The U.S. government returned more than 270 pre-Columbian archaeological pieces to Mexico in an effort to recover and respect the country’s cultural heritage, according to a statement from the Mexican government on Tuesday.
The pieces were seized after two separate investigations by U.S. Immigration and Customs Enforcement’s (ICE) Homeland Security Investigations special agents, according to a statement from ICE. The Nogales mission began in October 2012, and the Phoenix case started in October 2013.
The first group of artifacts returned included pre-Hispanic archaeological pieces, the majority of which are made from stone, officials said.

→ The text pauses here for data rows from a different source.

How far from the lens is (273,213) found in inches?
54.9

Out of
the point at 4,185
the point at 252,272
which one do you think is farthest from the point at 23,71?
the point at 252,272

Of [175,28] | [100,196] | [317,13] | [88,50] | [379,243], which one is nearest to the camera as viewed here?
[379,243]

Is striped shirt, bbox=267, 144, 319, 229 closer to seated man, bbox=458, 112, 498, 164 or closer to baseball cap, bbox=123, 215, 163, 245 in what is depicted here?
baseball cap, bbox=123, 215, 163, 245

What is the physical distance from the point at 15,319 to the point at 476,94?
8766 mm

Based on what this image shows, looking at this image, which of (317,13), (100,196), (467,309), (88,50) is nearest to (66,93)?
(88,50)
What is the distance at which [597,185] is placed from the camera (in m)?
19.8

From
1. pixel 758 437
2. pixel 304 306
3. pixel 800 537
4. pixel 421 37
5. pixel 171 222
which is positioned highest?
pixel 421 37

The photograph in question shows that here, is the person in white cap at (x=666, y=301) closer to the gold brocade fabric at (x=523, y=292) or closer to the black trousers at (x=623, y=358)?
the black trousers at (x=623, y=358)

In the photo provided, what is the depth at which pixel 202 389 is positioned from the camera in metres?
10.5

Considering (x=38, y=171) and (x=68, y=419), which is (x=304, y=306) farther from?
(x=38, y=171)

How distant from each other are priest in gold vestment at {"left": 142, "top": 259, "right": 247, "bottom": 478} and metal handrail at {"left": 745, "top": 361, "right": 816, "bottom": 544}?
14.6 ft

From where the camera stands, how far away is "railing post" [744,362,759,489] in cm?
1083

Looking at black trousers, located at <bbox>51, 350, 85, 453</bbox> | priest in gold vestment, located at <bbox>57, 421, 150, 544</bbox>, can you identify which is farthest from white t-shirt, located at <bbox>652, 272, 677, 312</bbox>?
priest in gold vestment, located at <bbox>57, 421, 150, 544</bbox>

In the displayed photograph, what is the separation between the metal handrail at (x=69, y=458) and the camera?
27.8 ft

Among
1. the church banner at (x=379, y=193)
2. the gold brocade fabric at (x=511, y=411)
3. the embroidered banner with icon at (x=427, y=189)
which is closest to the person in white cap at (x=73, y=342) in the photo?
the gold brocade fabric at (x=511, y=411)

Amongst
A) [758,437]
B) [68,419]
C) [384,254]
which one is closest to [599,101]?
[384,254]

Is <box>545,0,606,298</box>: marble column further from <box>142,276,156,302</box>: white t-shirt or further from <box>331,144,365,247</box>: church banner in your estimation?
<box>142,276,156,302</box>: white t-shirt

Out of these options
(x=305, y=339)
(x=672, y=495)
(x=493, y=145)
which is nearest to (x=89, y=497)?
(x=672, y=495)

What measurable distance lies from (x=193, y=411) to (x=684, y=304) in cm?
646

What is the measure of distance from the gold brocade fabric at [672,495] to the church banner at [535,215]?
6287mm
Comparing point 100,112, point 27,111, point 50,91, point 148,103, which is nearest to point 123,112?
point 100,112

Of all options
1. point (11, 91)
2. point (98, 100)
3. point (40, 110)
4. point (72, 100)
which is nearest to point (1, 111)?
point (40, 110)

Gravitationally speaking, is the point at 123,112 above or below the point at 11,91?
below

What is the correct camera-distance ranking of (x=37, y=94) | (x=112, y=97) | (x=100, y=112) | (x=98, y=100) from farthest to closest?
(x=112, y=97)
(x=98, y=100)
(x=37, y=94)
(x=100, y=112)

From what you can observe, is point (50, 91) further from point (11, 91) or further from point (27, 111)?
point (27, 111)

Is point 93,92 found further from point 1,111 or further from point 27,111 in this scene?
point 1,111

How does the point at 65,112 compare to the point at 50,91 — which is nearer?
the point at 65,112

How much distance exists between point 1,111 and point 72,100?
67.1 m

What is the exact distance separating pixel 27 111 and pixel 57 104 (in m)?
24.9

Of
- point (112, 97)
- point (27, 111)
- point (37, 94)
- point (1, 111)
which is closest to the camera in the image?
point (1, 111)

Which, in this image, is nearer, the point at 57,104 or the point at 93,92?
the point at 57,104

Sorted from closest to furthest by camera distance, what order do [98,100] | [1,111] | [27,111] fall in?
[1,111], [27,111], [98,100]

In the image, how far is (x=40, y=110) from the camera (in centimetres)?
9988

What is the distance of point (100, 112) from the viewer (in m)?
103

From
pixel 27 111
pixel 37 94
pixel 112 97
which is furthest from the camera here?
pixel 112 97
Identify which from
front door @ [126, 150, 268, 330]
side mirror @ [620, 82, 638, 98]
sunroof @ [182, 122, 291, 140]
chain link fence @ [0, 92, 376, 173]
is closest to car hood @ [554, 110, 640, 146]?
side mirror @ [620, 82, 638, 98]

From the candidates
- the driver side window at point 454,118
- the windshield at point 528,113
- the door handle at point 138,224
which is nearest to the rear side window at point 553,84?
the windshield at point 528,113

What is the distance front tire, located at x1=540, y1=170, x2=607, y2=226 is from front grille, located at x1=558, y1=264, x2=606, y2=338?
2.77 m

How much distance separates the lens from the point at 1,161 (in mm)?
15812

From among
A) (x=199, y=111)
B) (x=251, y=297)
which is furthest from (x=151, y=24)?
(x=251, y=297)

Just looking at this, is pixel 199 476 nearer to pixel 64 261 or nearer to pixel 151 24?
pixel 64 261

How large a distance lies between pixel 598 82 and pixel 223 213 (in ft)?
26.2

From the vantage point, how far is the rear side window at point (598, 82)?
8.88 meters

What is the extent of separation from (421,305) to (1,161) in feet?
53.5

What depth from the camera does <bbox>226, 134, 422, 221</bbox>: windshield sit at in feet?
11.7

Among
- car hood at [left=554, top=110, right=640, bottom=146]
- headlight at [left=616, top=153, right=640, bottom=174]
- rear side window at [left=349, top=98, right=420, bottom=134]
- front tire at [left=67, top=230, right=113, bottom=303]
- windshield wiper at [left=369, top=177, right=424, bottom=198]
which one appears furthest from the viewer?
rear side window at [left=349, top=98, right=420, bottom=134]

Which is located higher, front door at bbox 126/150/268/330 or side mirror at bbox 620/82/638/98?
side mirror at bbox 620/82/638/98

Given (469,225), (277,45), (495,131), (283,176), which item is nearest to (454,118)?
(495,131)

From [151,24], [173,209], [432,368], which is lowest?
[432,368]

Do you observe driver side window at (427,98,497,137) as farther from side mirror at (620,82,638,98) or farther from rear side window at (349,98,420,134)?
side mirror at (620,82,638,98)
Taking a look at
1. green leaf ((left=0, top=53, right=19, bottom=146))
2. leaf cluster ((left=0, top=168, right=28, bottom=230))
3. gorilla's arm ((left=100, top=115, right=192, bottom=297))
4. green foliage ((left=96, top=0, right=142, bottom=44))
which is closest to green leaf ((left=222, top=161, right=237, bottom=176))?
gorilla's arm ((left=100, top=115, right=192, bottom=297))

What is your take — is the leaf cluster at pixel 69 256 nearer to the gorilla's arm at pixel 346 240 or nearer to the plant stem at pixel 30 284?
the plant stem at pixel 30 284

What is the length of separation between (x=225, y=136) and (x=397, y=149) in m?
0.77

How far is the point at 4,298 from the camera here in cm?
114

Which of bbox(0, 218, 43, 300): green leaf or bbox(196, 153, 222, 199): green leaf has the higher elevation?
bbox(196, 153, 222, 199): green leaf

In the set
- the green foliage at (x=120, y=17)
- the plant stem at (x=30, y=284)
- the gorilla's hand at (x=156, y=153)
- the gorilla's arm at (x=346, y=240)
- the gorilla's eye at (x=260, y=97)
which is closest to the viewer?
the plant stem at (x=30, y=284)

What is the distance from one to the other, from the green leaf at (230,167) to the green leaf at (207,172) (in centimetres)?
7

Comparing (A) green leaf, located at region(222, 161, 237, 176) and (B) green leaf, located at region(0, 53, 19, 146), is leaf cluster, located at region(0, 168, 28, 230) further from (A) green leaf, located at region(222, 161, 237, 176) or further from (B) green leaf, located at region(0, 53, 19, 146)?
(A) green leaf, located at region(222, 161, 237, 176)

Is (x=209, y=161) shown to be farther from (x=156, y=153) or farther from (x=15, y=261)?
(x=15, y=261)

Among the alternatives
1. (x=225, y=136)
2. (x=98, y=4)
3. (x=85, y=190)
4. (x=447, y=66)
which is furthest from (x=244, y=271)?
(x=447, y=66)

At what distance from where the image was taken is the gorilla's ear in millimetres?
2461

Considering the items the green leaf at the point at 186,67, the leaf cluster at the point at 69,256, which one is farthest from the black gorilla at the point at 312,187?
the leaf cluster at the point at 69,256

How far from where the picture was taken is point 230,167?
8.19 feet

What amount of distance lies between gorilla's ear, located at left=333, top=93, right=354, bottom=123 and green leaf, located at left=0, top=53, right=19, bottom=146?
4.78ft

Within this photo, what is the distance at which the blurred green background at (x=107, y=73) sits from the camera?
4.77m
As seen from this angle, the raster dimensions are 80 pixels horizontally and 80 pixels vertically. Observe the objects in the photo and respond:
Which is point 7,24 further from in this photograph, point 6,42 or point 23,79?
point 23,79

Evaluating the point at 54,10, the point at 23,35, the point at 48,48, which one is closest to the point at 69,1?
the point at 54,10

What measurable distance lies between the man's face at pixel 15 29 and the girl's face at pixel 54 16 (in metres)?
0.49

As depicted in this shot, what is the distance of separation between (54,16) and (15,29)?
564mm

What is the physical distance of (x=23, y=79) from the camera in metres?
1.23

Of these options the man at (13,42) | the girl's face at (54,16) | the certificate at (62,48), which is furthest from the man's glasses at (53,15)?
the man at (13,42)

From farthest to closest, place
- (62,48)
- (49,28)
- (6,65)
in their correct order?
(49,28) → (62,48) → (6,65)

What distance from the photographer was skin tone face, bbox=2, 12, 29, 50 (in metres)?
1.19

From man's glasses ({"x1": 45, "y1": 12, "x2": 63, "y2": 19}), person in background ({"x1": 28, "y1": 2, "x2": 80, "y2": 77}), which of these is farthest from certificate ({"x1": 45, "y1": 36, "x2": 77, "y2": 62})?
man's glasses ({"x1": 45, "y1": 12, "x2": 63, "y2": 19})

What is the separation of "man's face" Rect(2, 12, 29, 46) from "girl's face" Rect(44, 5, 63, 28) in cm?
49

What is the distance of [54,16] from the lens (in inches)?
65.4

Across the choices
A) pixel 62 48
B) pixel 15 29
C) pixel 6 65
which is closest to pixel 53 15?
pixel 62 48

The second group was comprised of 10 objects, the most notable of which are anthropomorphic ceramic figurines.
The Mexican government touted the repatriation as a coordinated effort by Mexico and the U.S.
“[The repatriation] is an example of the daily and coordinated work carried out by the institutions of the Mexican government and of the shared commitment with the United States government to recover, protect and respect the cultural, historical and archaeological heritage of our peoples,” Mexican Secretary of Culture Alejandra Frausto Guerrero said in a statement.
The artifacts were delivered to the National Institute of Anthropology and History in Mexico City to be catalogued, studied, safeguarded and publicized, according to Mexican officials.
The repatriation of the artifacts was in accordance with a treaty signed by the U.S. and Mexico 50 years ago to recover stolen archaeological and cultural antiques.
“50 years ago, our countries signed a collaboration treaty to recover stolen archaeological and cultural antiquities,” Laura Biedebach, the U.S. consul general in Nogales, said in a statement.
“This agreement has led us to work together closely to return property that has been taken illegally out of the country to which it belongs. Today that work has paid off and we can celebrate these actions,” she added.
Biedebach continued, “The Government of the United States will continue to collaborate with all agencies and across borders, in keeping with its commitment to stop the theft and trafficking of cultural heritage.”